A marketing worker-bee by day, a dancer/weaver/botanist at 5 pm – that’s how I would have described myself a few months ago. I think I’ve been bitten by the birding bug, though, so I might have to revise this description.
It’s hard to avoid being at least a casual birder at the Folk School – the birds are literally everywhere! I was dancing in Open House yesterday and saw a Pileated Woodpecker in the woods towards Keith House. On my way home on Tuesday, I saw 11 Wild Turkeys on the side of the road just beyond the Folk School campground. The Eastern Bluebirds are always perched near Tower House, and the Red-winged Blackbirds are calling their distinct call from the wet areas near the Rivercane Trail. I’m expecting the Whip-poor-wils to start calling in the evenings very soon, and the Ruby-throated Hummingbirds that visit the Keith House will be arriving shortly.

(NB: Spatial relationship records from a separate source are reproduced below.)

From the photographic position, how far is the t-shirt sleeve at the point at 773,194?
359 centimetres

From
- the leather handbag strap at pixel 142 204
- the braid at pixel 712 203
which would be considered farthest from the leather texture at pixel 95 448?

These are all birds I’ve seen before I got really “into” this whole birding thing. At some point, I decided to start keeping track of what I’ve seen – right after I made a birding checklist for the Folk School as part of my job (since we’re on the NC Birding Trail). So, yesterday was a very exciting day, because I spotted some “new-to-me” birds. I walk a lot by the Little Brasstown Creek and saw a Belted Kingfisher, swooping over the water, and under the brush near the trail, I saw an Eastern Towhee. (That one took a while to identify.) Two new checks on the list, both in one day!
I’m taking the Birds of Southern Appalachia next month (with my mom, who will be visiting from Michigan), and I’m really excited. For two reasons, really. In my personal quest to learn more about nature, I feel that I am just at the tip of the iceberg when it comes to birds. Even more importantly, I get to spend quality time with my mom as we both learn something that’s new and exciting to both of us. A good birder friend of mine said that she couldn’t imagine life before birding by ear, and I think I’m beginning to understand what she meant.